Beberapa tempat belum punya anggaran cukup buat renovasi. Ada yang bangunannya udah hampir roboh. Saya pernah lihat langsung, rumah adat yang tiangnya keropos dan bocor berat. Ironisnya, rumah itu statusnya cagar budaya.

Harapan saya sih, pemerintah nggak cuma fokus pada fisik, tapi juga program edukasi budaya, masukin kurikulum lokal, dan kasih insentif buat warga yang jaga rumah adat.
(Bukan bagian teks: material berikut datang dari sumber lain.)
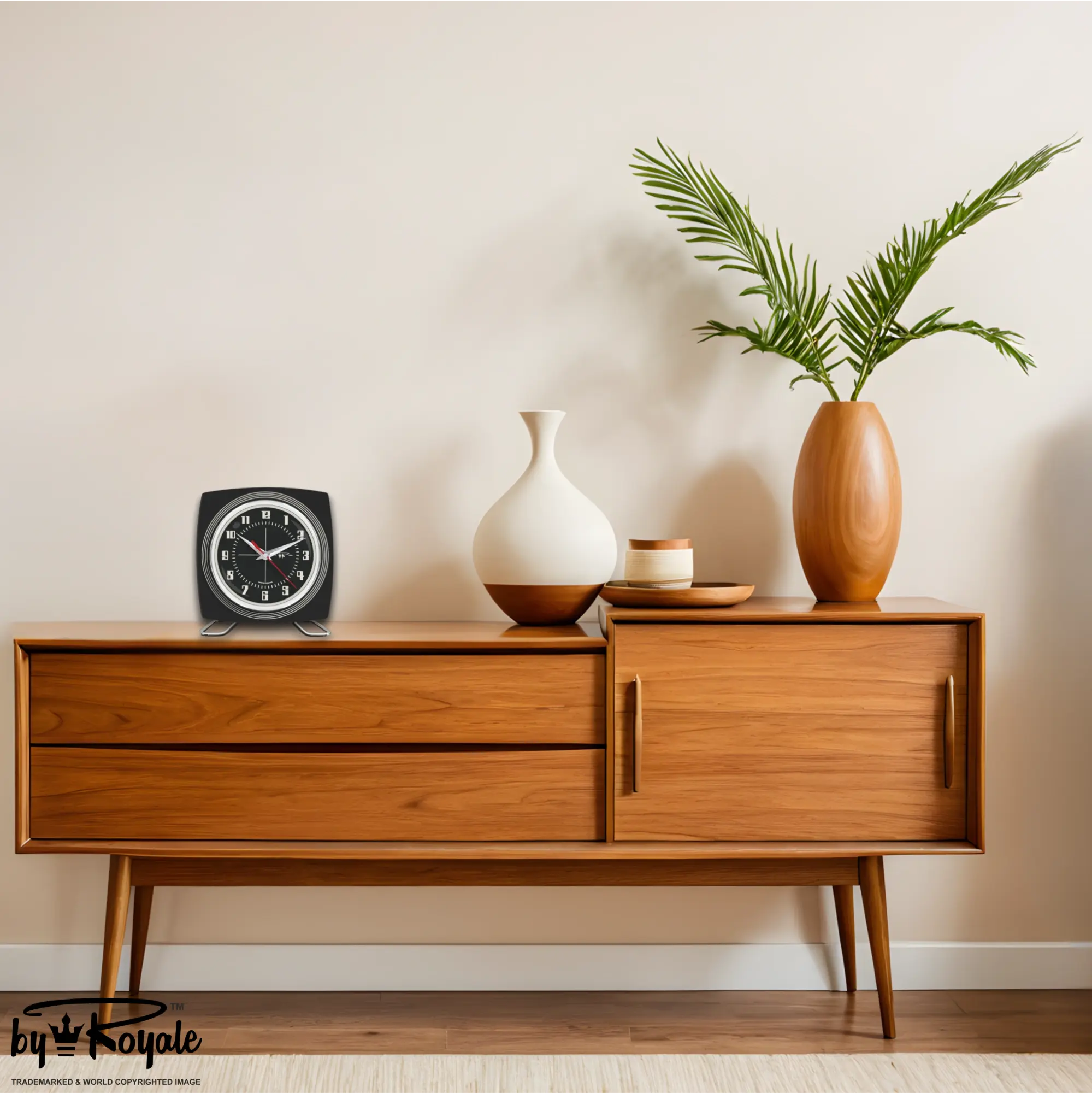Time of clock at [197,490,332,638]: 10:11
Dan jangan lupa libatkan komunitas kreatif lokal—yang biasanya punya cara unik buat ngenalin budaya ke anak muda.

Ini Bukan Sekadar Rumah, Ini Identitas Kita

Selama saya nulis ini, saya keinget momen duduk di beranda rumah Selaso Jatuh Kembar, sore hari, sambil dengerin suara burung dan angin lewat celah dinding kayu. Tenang, damai, dan bikin saya mikir: rumah ini bukan cuma bangunan, tapi tempat jiwa Melayu berteduh.

Melestarikan Selaso Jatuh Kembar itu bukan nostalgia. Itu tanggung jawab kita.

Bukan karena rumahnya cantik—ya, itu bonus. Tapi karena nilai-nilai di dalamnya masih relevan. Di zaman serba digital ini, mungkin kita lupa soal musyawarah, kerendahan hati, dan solidaritas. Tapi rumah ini masih berdiri untuk mengingatkan kita akan semua itu.

Kalau kamu punya waktu libur nanti, sempatkan main ke Riau. Datanglah ke rumah adat ini, duduk sebentar, resapi tiap detilnya. Mungkin kamu akan pulang dengan cara pandang yang baru.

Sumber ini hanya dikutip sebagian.